Exercise aim >> All pictures are to be omitted while the lines starting at the line with "Родина з Коломийщини, яка" and ending at the line with "Mithu Jaggery Powder" in the material below are retyped exactly, both ends included.

Data for the task >>
•••••

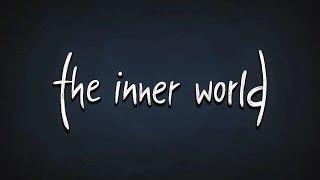 The Inner World - Universal - HD Gameplay Trailer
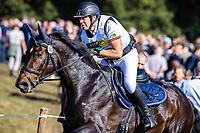 BEL-Maarten Boon rides Gravin van Cantos during the Cross Country for the CCIO4*-NC-L. 2021 NED-Military Boekelo - Enschede FEI Nations Cup Eventing. Boekelo, Netherlands. Saturday 9 October 2021. Copyright Photo: Libby Law Photography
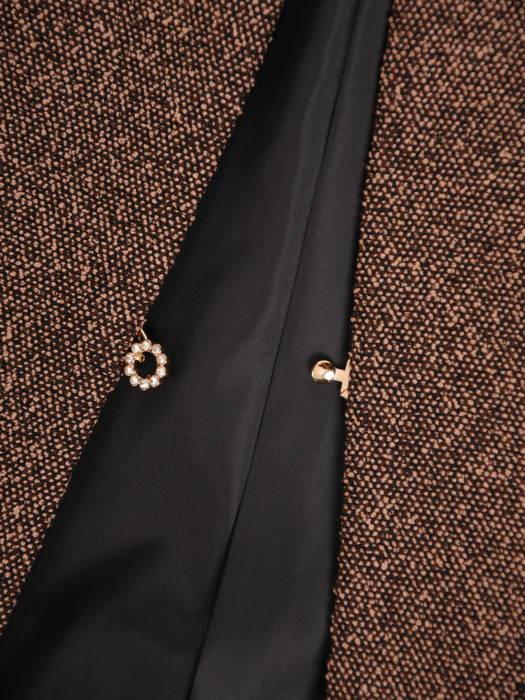 Melanżowy żakiet damski zapinany na ozdobną haftkę 30656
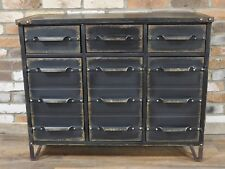 Retro Vintage Industrial sideboard Black multi Retro style Storage Chest console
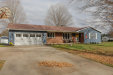 Photo of 1859 104th Avenue, Otsego, MI 49078 (MLS # 19007206)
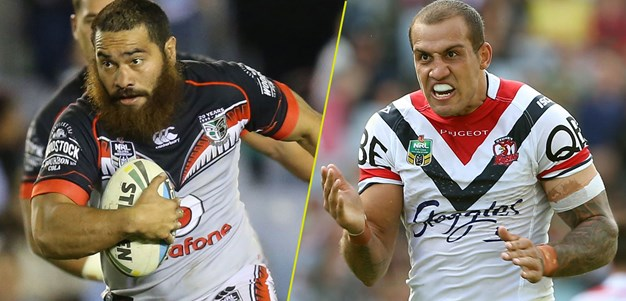 Warriors v Roosters preview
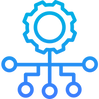 Infra2_Icon_blue2.png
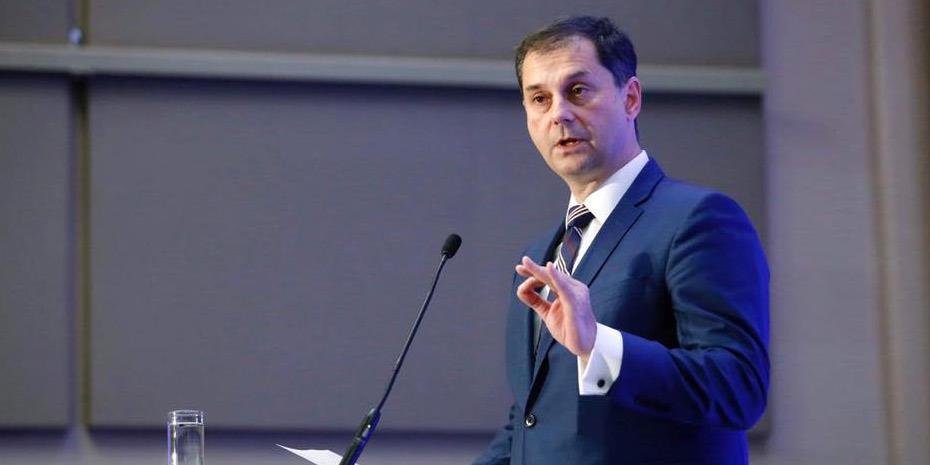 Θεοχάρης: Αυξάνεται στα €100 εκατ. το πρόγραμμα «Τουρισμός για όλους»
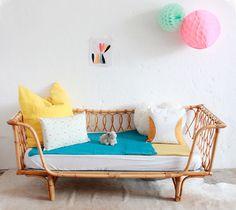 Cunas y camas de mimbre (L'Atelier du Petit Parc)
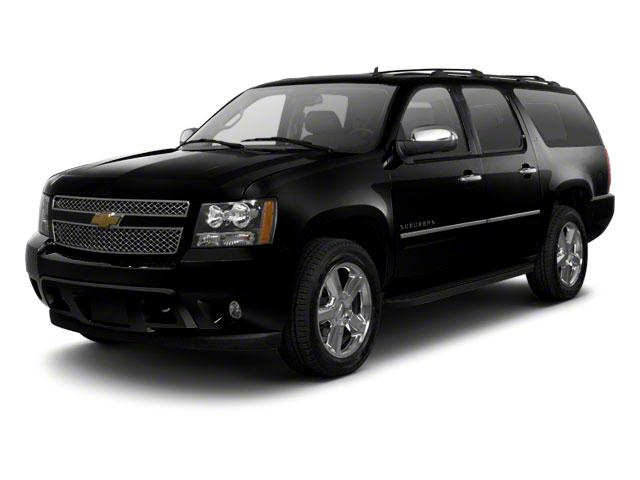 2013 Chevrolet Suburban Vehicle Photo in Paramus, NJ 07652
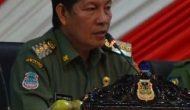 Permalink ke Walikota Manado Ajak Masyarakat Dukung Pemerintahan Jokowi-JK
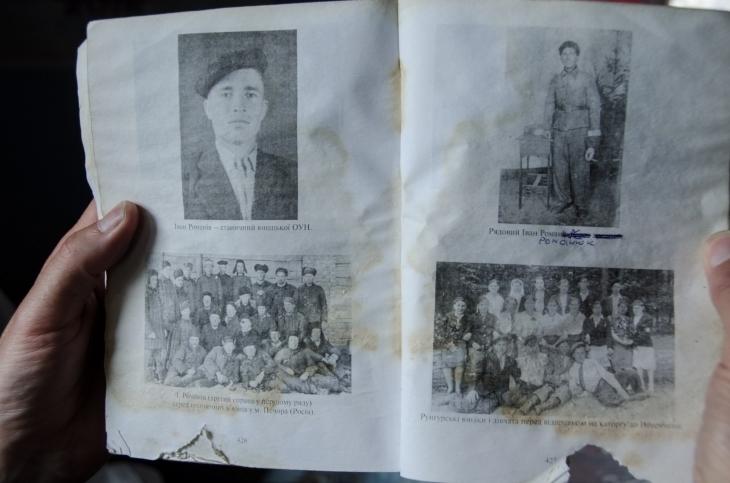 Родина з Коломийщини, яка пройшла дві війни: дідусь воював під час Другої світової, а внук – на Сході. ФОТО 4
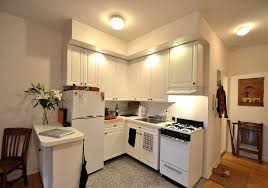 Kitchen Design For Small Area Kitchen Design For Small Areas Decidi Info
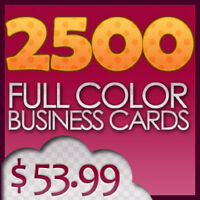 1000 Business card 16pt cardstock only $50 with design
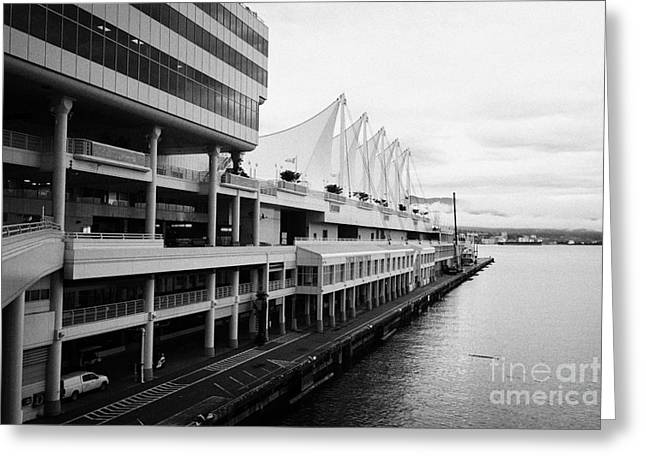 North Vancouver Greeting Cards - canada place cruise terminal vancouver on a dull grey overcast day BC Canada Greeting Card by Joe Fox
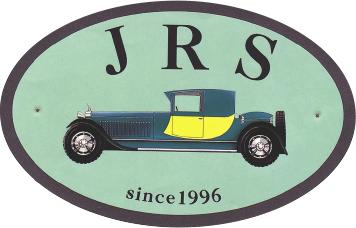 日本ロードサービス(JRS)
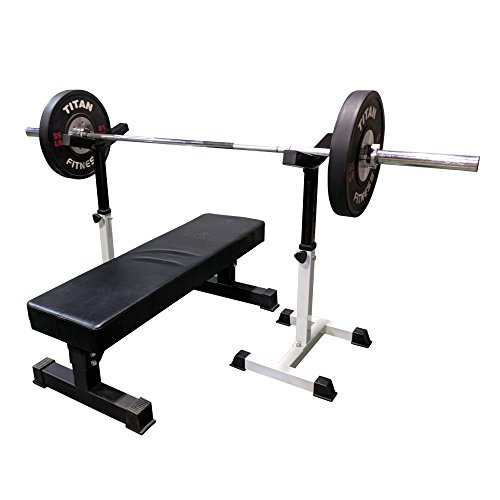 Titan Bench Press Spotter Stands by TITAN FITNESS (Image #6)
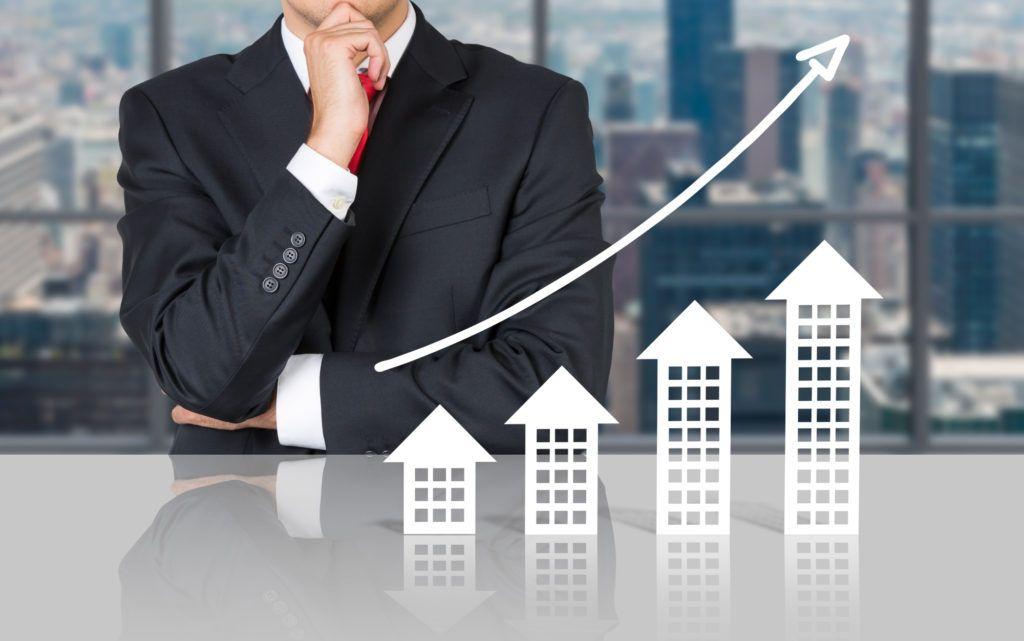 Чего ждут инвесторы: страхование рисков, связанных с отсутствием верховенства права
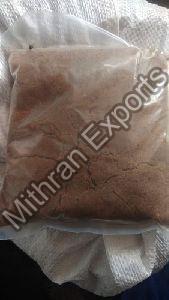 Mithu Jaggery Powder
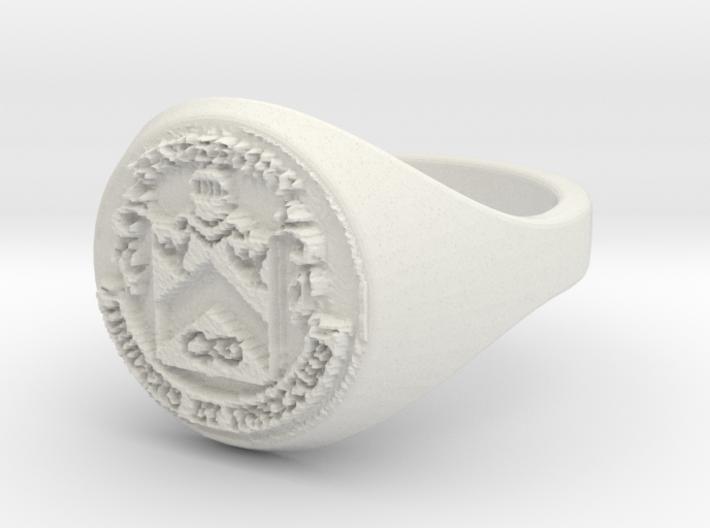 ring -- Wed, 12 Jun 2013 22:14:38 +0200 3d printed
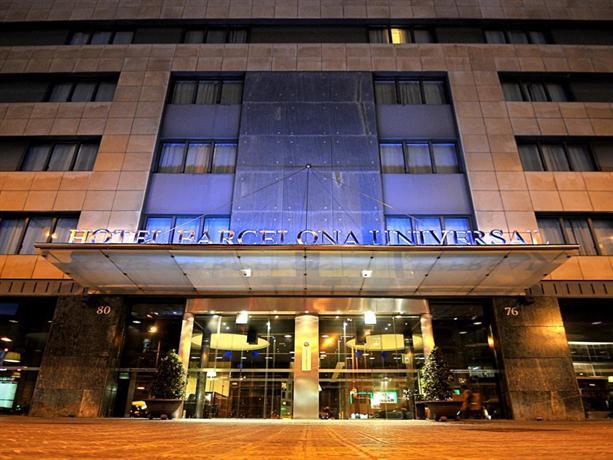 Barcelona Universal Hotel Отель Барселона Универсал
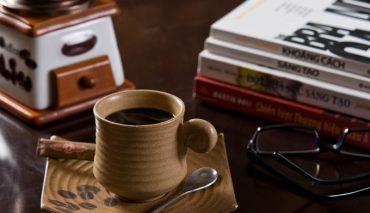 Cùng khám phá dòng cà phê hạt rang xay Trung Nguyên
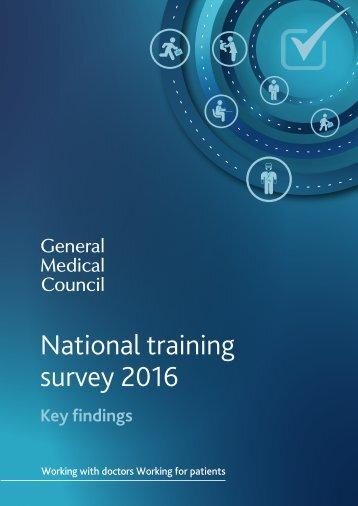 National training survey 2016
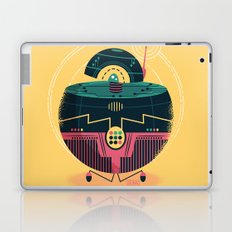 :::Mini Robot-Sfera1::: Laptop & iPad Skin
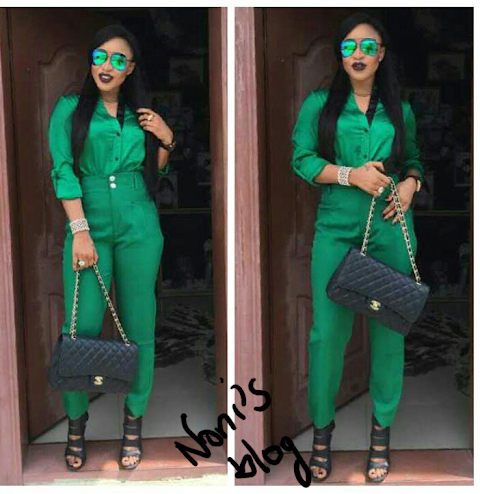 Tonto Dike stuns in her $3k Channel Classic bag and new Look.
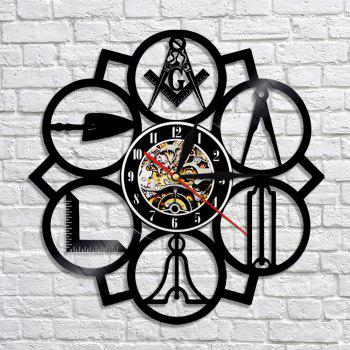 Vinyl Wall Clock Home Decor Birthday Gifts Vintage Style - BLACK WITHOUT BATTERY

•••••

Task output >>
 Родина з Коломийщини, яка пройшла дві війни: дідусь воював під час Другої світової, а внук – на Сході. ФОТО 4
 Kitchen Design For Small Area Kitchen Design For Small Areas Decidi Info
 1000 Business card 16pt cardstock only $50 with design
 North Vancouver Greeting Cards - canada place cruise terminal vancouver on a dull grey overcast day BC Canada Greeting Card by Joe Fox
 日本ロードサービス(JRS)
 Titan Bench Press Spotter Stands by TITAN FITNESS (Image #6)
 Чего ждут инвесторы: страхование рисков, связанных с отсутствием верховенства права
 Mithu Jaggery Powder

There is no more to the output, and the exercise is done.